Riding is about being functional right?!?! We want to be functional over pretty.

You can look good all you want while in the saddle, but if you aren' getting results from your horse - what's the point of riding "pretty".

See what I am saying? 

The above posters can say "you have sturdy form in the tack" but you aren't getting the functional results out of the horses you are riding.

It is about improving yourself and what you are doing in the tack, to be that much more of a better rider, than what you were before.

1 critique isn't going to fix you, or change you. As David O'Connor says, it takes a 1,000 repetative times to correct 1 bad habit. 

Start learning to read your horses behaviour when you ride. Start to learn to obtain a feel, you must learn to feel your horse and yourself. If you cannot feel your horse under you, you have no functionallity. You must learn to do this, to change what you are doing to get the right results from your horse

Am I making sense? 

You're a capeable rider and you can do it - but you need guidance from the ground - getting help in person is far more valuable than words on a computer screen.


----------



## anrz (Dec 21, 2008)

Thanks MIEventer- that really helps. About getting Morrie to canter- I didn't keep the reins that length; if I am remembering correctly (it was only Monday so I believe I am), my instructor told me to shorten my reins after that. And after I shortened my reins, he WAS a little easier to get moving, just like you said. And on Thumper, I do tend to brace. I guess I expect him to speed up when I ride him, so I brace and tense up. I'll try to relax, get my legs under me, and sit softer and lighter in the saddle. Yeah, the break most likely helped me more or as much as it helped Thumper! Thanks again for the critique MIEventer.


----------



## anrz (Dec 21, 2008)

So I am riding Thumper tomorrow morning and I will keep in mind what everyone has suggested. Toes in more, relax, lighter seat, softer aids, reins shorter, legs under me, no piano hands, close my fingers on the reins, roll back my shoulders... the list goes on and on ! Hey well at least I know what to improve, right? I think tomorrow I will focus on (other than things mentioned) relaxing, taking things slowly, and keeping myself loose but not like a sack of potatoes. And getting myself to keep a soft and steady contact, and letting him to stretch forwards and downwards.


----------



## MIEventer (Feb 15, 2009)

I look forward to hearing all about your ride!


----------



## 7Ponies (May 21, 2009)

Morrie is stunning! I just have one question... can you breathe up there, LOL! That's a BIG horse.

Both are beautiful. No critique, as I'm a western rider, but just wanted to comment on your lovely horses.


----------



## anrz (Dec 21, 2008)

Thanks, I don't own them but I love them both!
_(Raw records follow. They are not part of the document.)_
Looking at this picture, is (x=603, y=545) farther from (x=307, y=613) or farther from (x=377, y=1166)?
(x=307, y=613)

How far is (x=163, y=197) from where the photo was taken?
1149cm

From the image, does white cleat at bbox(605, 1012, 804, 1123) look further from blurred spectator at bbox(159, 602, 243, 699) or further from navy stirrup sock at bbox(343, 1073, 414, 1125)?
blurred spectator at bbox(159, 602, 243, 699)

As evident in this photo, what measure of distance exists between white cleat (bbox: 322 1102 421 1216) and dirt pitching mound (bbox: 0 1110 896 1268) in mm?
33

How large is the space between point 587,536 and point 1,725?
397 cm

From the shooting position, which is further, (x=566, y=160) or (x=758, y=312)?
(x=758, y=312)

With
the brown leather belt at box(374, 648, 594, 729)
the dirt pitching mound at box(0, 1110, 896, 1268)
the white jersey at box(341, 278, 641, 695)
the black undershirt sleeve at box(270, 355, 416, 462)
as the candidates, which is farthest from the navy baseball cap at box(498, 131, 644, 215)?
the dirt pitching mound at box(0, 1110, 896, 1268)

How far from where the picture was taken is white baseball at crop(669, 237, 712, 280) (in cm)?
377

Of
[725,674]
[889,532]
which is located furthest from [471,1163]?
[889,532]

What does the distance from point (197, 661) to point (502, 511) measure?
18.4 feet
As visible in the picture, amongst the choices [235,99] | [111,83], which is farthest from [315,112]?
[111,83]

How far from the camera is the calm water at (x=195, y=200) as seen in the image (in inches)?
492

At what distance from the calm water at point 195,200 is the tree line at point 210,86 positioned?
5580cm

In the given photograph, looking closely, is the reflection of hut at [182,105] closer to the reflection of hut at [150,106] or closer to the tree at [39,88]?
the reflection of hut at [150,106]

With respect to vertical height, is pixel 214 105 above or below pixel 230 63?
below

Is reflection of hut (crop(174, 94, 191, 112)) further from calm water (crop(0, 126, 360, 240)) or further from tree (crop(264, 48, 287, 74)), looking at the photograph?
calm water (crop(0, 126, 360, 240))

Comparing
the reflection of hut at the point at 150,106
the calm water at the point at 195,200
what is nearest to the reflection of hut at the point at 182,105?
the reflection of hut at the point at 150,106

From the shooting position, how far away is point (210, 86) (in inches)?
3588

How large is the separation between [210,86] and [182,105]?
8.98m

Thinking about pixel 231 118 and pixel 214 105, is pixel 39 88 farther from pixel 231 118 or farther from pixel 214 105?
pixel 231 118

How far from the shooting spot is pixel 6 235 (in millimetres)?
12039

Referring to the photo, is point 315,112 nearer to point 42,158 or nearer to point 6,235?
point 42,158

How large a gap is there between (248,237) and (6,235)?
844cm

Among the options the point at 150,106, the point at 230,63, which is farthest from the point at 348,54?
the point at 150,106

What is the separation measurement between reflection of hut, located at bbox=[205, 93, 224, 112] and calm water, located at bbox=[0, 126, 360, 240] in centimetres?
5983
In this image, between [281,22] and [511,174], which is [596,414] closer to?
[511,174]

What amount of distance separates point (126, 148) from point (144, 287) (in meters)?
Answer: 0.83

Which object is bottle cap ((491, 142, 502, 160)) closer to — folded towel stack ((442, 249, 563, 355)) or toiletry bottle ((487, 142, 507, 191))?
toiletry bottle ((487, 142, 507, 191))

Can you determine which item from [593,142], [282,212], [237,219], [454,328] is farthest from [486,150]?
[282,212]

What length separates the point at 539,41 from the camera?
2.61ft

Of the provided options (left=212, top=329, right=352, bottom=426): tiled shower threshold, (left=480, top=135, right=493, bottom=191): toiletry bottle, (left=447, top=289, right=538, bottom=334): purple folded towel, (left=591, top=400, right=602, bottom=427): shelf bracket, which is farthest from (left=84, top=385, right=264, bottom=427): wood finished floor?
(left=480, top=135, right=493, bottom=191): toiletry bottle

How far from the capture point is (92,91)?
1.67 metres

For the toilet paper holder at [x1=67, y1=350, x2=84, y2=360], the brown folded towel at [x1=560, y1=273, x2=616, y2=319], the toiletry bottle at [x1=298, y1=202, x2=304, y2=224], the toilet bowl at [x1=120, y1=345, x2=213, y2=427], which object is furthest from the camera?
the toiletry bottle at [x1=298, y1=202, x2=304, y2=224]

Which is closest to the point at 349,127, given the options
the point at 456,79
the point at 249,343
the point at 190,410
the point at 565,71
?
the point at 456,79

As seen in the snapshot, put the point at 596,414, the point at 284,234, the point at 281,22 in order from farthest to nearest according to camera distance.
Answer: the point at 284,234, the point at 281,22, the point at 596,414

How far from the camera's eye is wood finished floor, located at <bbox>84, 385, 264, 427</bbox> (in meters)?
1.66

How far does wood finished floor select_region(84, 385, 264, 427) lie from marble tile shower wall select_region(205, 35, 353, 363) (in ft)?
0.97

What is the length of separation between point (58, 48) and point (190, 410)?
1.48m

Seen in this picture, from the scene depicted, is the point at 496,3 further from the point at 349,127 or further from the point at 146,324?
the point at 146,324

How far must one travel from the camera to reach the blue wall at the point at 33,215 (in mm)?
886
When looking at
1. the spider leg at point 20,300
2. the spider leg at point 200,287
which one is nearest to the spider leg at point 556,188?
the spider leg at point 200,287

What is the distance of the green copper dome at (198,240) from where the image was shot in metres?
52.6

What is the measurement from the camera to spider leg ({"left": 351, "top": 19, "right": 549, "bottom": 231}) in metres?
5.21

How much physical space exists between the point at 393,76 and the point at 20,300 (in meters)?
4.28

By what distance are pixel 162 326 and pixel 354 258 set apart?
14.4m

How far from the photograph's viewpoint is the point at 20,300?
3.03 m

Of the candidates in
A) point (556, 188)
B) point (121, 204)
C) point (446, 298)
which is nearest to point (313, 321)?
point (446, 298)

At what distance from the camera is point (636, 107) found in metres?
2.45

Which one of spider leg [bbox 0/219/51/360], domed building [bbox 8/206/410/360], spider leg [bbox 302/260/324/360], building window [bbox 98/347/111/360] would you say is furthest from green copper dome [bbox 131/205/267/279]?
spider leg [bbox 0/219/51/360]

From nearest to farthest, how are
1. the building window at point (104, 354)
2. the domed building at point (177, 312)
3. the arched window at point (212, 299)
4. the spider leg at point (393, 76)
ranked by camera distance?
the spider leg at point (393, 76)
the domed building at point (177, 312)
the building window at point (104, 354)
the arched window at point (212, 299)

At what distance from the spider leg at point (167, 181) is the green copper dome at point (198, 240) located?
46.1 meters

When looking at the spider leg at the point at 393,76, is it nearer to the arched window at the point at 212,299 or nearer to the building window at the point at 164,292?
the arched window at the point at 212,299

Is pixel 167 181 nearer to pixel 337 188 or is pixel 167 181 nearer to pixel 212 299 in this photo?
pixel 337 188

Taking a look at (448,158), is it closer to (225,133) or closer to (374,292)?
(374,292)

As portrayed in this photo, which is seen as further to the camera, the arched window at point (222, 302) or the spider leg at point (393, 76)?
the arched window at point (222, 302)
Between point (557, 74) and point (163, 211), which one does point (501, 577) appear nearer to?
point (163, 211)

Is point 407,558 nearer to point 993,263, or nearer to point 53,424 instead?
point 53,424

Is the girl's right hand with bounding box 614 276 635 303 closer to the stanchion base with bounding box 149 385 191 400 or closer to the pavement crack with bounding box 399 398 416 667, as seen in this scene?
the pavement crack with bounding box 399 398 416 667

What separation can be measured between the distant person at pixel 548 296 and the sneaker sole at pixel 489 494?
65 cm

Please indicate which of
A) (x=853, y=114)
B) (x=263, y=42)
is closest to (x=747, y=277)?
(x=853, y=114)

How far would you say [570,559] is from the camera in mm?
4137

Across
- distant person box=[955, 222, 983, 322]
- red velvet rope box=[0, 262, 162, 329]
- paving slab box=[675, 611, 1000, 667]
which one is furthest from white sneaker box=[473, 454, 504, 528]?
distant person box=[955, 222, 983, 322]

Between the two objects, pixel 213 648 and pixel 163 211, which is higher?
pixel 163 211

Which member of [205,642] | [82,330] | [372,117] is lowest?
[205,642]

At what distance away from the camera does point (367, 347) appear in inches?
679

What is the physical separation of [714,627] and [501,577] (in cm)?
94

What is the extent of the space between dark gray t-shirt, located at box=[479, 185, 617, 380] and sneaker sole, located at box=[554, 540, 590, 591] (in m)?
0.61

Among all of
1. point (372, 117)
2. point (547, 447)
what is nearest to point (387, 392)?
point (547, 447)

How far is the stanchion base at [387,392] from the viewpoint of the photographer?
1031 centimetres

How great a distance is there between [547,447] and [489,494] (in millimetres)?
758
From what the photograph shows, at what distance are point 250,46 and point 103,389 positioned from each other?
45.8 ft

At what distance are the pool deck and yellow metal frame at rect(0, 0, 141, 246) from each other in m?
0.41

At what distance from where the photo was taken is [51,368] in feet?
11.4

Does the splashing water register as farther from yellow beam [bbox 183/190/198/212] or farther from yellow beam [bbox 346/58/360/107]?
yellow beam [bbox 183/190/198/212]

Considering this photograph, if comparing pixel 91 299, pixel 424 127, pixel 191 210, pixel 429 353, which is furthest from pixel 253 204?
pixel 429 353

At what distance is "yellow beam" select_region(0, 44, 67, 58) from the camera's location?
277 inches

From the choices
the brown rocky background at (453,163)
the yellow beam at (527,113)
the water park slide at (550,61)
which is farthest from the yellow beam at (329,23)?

I had a great ride today. We mostly did walking and trotting and a little canter. When he stuck his head in the air, we slowed down so both of us could focus on our positioning. And I kept a softer contact, too! Of course neither of us were perfect and I still do not have my leg as far under me as I need it, I think I've improved a bit from last week. I also had 6 lessons this week because I was doing a riding camp at my barn, so that probably helped, too. It was really exciting because I rode bareback on Thumper for the first time in 5 years! I just did walking and a bit of trotting because I was a little nervous, but we had a blast. I had forgotten how much fun bareback is! I think it was a good break that we both needed to relax.


----------